New York: Women and girls of African descent face a “systemic and historical pattern” of racial abuse in the health sector in countries across the world, leaving them at increased risk of death during childbirth, the UN’s sexual and reproductive health agency said on Wednesday.
“The scourge of racism continues for Black women and girls in the Americas, many of whom are descendants of the victims of enslavement,” Natalia Kanem, Executive Director of the UN Population Fund (UNFPA), said in a news release.
“Too often, Afrodescendent women and girls are abused and mistreated, their needs are not taken seriously, and their families are shattered by the preventable death of a loved one during childbirth. Justice and equality will only be possible when our healthcare systems see these women and provide them with respectful, compassionate care.”
From abuse to denial of care
According to UNFPA, the mistreatment faced by Afrodescendent women when receiving health care ranges from verbal and physical abuse to denial of quality care and refusal of pain relief.
As a consequence, they face increased complications during pregnancy and delayed interventions, which too often result in death.
These findings are contained in the report Maternal Health of Women and Girls of African Descent in the Americas, developed in collaboration with the Pan American Health Organization, the National Birth Equity Collaborative, and UN agencies UNICEF and UN-Women.

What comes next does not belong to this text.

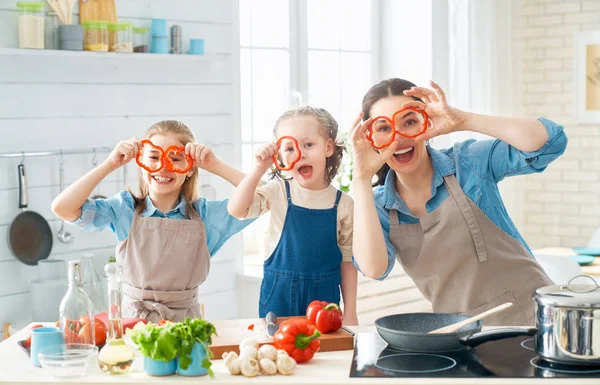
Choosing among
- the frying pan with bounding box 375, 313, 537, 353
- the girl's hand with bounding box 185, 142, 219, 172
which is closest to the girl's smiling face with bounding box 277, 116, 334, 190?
the girl's hand with bounding box 185, 142, 219, 172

The report also noted that Afrodescendants experience disproportionate levels of mistreatment in health settings, some of which is based on unscientific, racist and slave-era beliefs still present in medical training practices.
Disparity ‘most extreme’ in the US
According to the report, the disparity is most extreme in the United States, where Black women and girls are three times more likely to die while giving birth or within six weeks of giving birth compared to non-Afrodescendent and non-Hispanic women.
Maternal deaths also persist regardless of income and education levels, with maternal deaths among African American college graduates still 1.6 times higher than among white women with less than a high school diploma.
In the wider Americas region, where are there are an estimated 209 million people of African descent, only 11 out of 35 countries collect maternal health data broken down by race.
Call to address racist ideology
To address the situation and save lives, UNFPA urged governments to collect and analyze robust health data broken down by race and ethnicity.
It also called on medical schools to address racist ideology in training curricula and calls on hospitals to establish policies to end physical and verbal abuse damaging Afrodescendent women and girls.